— Но ваше основное блюдо...

Блейк не отрывает взгляд от меня.

— У меня есть незаконченное дело, о котором я должен, позаботится, Антон.

Я ужасно краснею, и Антон ускользает с впечатляющей скоростью, хотя по нему не скажешь, что он так быстро может передвигаться. Другой официант с бесстрастным лицом, как его научили, полный профессионализма, подходит со счетом. Блейк подписывает его, подымается из кресла и подходит ко мне. Я встаю вслед за ним, и он уводит меня из ресторана. Мы не дотрагиваемся друг до друга за исключением его руки, лежащей у меня на пояснице, показывая что именно он обладает данной собственностью, наверное, так мужья держат своих жен.

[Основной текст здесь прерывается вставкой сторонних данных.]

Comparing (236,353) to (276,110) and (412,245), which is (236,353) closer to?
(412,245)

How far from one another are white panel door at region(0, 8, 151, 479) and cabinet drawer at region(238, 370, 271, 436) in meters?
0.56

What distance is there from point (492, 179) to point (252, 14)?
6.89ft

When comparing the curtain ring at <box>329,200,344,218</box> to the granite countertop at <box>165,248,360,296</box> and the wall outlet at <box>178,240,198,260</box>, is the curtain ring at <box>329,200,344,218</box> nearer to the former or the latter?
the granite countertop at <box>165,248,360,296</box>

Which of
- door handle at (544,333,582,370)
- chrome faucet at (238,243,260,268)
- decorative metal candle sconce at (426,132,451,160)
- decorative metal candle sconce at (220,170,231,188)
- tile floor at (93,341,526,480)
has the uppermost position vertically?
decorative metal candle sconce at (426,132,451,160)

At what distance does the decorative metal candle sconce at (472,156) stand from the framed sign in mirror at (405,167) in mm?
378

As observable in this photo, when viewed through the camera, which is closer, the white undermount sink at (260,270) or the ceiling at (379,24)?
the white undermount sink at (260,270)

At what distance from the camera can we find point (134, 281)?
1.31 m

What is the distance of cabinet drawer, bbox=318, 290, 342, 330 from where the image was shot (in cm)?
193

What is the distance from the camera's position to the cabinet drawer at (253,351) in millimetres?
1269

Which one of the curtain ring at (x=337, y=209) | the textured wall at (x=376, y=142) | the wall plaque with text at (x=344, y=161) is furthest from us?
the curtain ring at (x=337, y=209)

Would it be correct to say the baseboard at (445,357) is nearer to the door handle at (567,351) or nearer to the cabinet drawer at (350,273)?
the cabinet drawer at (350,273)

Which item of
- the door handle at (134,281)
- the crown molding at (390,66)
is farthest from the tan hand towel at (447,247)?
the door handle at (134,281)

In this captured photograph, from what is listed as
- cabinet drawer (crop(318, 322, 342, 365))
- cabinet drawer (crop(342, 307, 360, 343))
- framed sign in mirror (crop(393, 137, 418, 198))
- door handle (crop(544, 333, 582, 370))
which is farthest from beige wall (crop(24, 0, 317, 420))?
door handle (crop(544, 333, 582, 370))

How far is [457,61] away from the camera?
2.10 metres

В машине никто из нас не произносит ни слова, но каждая клеточка моего тела реагирует на его близость. У меня настолько сильное желание к нему, что я крепко сжимаю руки в кулаки, и чувствую уже пульсирующую боль между своих ног. Фактически, желание настолько высоко, что чуть ли не доходит до отчаяния. Я украдкой смотрю на него. Его взгляд направлен вперед, скулы застыли, словно выточенные из камня, но, вена у горла пульсирует, словно бомба замедленного действия. Я знаю, это тиканье. Оно сообщает мне, что он с трудом сдерживается, так сильно и глубоко он хочет меня трахнуть. Похоже, что он хорошо и по-настоящему глубоко застревает в своем порочном романе.

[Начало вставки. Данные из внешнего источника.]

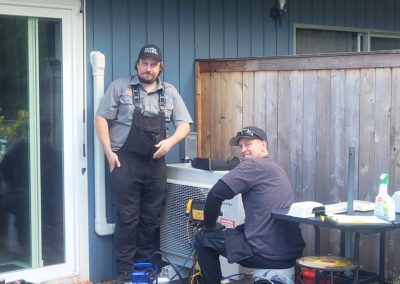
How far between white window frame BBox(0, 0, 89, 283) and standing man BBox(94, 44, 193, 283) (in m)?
0.25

— Что случилось со всей одеждой, которую я оставила? — спрашиваю я в лифте.

— Ты говоришь о прошлом сезоне моды? Что насчет людей, которых ты оставила, Лана? Почему бы тебе не узнать о них? Обо мне, например.

— Как дела, Блейк?

— Тебе предстоит об этом узнать, — отвечает он с неприятной усмешкой.


9.


Я слышу мягкий, глухой щелчок закрывшейся двери позади меня, и поворачиваюсь к нему лицом. Он стоит там, высокий, темный и еле сдерживающийся от сексуального напряжения. Боже! Как я хочу этого мужчину. Резкий звук вырывается из его горла. Я узнаю его, это ослепляющее, жизненно необходимое желание. Столько времени прошло с тех пор, когда я слышала этот звук и он заставляет мои ноги прирасти к полу. Он резко тянет меня к себе, и я всем телом просто впечатываюсь в него.

У меня создается впечатление, что я врезаюсь в неподвижную скалу. Он может сломаться, но никогда не согнется, но я могу. Мои бедра со всего размаха впечатываются в его, и я ощущаю огромную и горячую эрекцию, упирающуюся мне прямо в живот, и своей готовностью она пробуждает огромного зверя внутри меня. Жадного и беспощадного. Этот зверь хочет большего, хочет все, чем Блейк обладает, и хочет прямо сейчас. Опьяненная тлеющем огнем в его глазах, я кладу руки ему на грудь и обвиваю вокруг шеи, но он с целенаправленно убирает их, заводя мне за спину, его хватка на моих запястьях, словно прочные наручники.

Совершенно сознательно он держит меня подальше от себя, не позволяя дотрагиваться, и позволяет своим полуприкрытым глазам путешествовать по моему открытому рту, моей желающей его прикосновений груди, выпяченной в его направлении, и вниз по моему телу, к моим ногам. Его глаза снова встречаются с моими. Я невероятно возбуждена, и он это видит.

— Я имел полдюжины фантазий, которые представлял себе, когда ты будешь голой. Сексуальное подчинение — одна из них, — говорит он, выдергивая шпильки из моих волос и швыряя их на пол. Ничем не сдерживаемые волосы падают мне на плечи.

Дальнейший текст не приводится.